What you are asked to do →
Transcribe verbatim the lines from the one containing "How far does point" through the last line, inclusive.

─── Exercise material ───

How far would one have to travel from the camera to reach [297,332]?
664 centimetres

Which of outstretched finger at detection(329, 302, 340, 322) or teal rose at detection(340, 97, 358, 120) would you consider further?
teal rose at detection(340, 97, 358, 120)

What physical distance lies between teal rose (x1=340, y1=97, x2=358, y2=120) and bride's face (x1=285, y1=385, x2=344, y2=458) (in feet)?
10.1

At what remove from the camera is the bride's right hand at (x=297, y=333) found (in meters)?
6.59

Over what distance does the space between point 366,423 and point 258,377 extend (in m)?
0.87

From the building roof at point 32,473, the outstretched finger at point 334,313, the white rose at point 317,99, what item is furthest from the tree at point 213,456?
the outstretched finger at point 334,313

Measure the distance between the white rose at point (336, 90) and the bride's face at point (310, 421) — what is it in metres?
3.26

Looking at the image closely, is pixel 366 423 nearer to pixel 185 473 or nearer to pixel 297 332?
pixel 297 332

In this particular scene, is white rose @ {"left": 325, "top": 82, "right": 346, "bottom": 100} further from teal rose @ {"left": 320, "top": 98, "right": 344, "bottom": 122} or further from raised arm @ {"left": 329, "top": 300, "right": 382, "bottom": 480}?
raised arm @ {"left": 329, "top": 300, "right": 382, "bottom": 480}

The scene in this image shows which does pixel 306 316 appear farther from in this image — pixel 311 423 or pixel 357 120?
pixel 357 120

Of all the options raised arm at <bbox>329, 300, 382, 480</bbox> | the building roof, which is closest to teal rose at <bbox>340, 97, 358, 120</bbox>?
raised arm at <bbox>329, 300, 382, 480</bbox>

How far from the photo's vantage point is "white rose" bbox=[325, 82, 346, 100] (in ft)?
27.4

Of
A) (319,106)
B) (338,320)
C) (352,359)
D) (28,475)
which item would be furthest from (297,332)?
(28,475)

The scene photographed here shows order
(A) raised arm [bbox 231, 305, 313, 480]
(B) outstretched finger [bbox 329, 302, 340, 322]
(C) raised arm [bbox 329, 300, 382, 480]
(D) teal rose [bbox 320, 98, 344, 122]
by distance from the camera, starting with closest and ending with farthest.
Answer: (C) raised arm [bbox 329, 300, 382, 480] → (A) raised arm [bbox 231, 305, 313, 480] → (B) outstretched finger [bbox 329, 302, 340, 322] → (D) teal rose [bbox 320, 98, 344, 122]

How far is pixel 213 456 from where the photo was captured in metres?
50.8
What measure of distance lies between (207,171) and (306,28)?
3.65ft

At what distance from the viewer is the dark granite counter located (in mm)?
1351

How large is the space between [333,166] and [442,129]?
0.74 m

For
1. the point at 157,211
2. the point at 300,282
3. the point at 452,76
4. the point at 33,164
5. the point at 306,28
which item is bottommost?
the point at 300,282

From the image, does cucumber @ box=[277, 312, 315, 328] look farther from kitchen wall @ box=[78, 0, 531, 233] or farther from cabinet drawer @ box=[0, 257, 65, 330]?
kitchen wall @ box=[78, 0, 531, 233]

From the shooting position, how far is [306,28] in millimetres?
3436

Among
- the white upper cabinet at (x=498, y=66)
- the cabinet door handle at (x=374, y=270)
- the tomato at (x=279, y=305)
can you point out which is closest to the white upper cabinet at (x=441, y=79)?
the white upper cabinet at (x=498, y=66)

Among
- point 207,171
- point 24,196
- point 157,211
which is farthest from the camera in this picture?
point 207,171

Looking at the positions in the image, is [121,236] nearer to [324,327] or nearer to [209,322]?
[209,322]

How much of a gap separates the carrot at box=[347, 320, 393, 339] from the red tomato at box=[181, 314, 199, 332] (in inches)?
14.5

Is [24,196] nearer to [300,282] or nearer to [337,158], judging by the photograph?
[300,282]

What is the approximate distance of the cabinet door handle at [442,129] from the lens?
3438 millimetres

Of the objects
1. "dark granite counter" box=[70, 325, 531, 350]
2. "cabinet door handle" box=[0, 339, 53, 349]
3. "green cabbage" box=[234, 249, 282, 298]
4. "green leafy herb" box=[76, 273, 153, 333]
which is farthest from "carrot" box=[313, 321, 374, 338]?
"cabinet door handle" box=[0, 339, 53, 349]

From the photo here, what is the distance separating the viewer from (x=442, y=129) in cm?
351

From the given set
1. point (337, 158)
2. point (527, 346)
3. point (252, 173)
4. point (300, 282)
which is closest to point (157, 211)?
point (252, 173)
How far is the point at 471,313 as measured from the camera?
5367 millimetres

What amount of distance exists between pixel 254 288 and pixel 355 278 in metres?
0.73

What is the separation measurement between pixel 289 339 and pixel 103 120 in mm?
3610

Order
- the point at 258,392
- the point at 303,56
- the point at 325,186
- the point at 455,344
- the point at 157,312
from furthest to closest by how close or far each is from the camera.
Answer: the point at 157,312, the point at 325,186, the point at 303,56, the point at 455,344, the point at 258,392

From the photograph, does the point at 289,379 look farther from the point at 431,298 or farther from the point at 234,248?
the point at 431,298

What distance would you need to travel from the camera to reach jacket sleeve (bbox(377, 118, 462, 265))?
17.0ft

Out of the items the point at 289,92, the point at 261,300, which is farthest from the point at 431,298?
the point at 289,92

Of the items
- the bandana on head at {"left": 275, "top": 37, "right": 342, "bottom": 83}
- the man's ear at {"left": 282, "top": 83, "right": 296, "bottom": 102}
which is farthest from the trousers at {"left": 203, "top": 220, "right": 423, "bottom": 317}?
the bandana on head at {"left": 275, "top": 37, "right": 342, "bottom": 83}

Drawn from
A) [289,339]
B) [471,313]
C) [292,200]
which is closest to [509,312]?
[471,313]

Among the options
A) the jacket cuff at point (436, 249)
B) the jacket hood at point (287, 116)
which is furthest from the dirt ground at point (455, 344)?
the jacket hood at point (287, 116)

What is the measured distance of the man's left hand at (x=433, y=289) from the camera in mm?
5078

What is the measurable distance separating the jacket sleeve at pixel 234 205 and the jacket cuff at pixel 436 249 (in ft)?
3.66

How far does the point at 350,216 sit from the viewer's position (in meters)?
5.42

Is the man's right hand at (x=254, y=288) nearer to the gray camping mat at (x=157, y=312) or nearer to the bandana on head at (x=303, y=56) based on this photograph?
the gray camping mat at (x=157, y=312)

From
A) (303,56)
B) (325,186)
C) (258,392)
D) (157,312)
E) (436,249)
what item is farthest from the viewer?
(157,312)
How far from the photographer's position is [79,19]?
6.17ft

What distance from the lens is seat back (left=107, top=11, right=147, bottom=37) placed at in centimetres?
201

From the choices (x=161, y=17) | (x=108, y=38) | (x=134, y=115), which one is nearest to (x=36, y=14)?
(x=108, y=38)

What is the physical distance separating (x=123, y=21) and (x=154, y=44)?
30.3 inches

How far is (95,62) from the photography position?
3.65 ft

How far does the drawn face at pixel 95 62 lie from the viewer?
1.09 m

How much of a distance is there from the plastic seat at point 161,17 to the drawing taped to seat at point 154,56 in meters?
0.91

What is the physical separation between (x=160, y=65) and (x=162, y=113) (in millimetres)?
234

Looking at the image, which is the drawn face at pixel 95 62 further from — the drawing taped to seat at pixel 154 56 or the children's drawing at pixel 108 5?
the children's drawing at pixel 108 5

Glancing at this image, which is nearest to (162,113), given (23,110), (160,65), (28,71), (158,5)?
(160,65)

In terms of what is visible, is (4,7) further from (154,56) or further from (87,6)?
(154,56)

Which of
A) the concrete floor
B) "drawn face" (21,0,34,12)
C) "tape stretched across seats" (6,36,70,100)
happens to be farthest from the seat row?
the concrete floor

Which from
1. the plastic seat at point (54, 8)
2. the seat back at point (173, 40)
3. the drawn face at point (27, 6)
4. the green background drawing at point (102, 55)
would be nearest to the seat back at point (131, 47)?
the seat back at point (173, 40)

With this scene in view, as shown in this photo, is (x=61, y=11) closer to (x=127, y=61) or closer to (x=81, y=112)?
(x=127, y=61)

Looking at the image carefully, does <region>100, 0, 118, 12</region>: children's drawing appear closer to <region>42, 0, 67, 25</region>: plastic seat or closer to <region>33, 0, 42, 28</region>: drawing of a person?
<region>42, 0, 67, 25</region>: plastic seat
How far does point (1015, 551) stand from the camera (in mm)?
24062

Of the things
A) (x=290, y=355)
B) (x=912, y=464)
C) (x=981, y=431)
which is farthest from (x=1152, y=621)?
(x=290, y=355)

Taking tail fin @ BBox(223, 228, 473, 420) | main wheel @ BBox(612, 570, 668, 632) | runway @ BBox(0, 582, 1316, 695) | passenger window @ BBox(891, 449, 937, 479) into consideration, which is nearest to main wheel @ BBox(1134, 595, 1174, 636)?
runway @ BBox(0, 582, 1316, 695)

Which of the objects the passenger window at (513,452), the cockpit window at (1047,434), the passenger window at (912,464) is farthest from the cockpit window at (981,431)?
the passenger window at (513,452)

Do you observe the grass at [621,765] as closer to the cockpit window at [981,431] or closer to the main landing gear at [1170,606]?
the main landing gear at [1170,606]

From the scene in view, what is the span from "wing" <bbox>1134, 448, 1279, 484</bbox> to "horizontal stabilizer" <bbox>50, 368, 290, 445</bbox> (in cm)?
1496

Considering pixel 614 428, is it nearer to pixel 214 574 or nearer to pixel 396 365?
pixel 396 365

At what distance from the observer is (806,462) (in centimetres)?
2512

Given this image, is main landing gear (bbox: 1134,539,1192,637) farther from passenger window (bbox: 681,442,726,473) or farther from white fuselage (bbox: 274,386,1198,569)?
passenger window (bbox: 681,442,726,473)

───

Final answer →
How far does point (1015, 551) stand from the camera (in mm)?
24062

Of the things
A) (x=290, y=355)
B) (x=912, y=464)
C) (x=981, y=431)
which is farthest from (x=1152, y=621)?
(x=290, y=355)

Taking tail fin @ BBox(223, 228, 473, 420) | main wheel @ BBox(612, 570, 668, 632) | runway @ BBox(0, 582, 1316, 695) | passenger window @ BBox(891, 449, 937, 479) into consideration, which is nearest to main wheel @ BBox(1134, 595, 1174, 636)?
runway @ BBox(0, 582, 1316, 695)

Which of the objects the passenger window at (513,452), the cockpit window at (1047,434), the passenger window at (912,464) is farthest from the cockpit window at (981,431)?
the passenger window at (513,452)

Do you observe the grass at [621,765] as closer to the cockpit window at [981,431] or closer to the main landing gear at [1170,606]?
the main landing gear at [1170,606]

From the scene in view, what is the span from "wing" <bbox>1134, 448, 1279, 484</bbox> to "horizontal stabilizer" <bbox>50, 368, 290, 445</bbox> (in cm)?
1496

Considering pixel 614 428, is it nearer to pixel 214 574 or nearer to pixel 396 365?
pixel 396 365

At what distance from the observer is (806,462) (in centimetres)?
2512

Given this image, is main landing gear (bbox: 1134,539,1192,637) farther from passenger window (bbox: 681,442,726,473) or farther from white fuselage (bbox: 274,386,1198,569)?
passenger window (bbox: 681,442,726,473)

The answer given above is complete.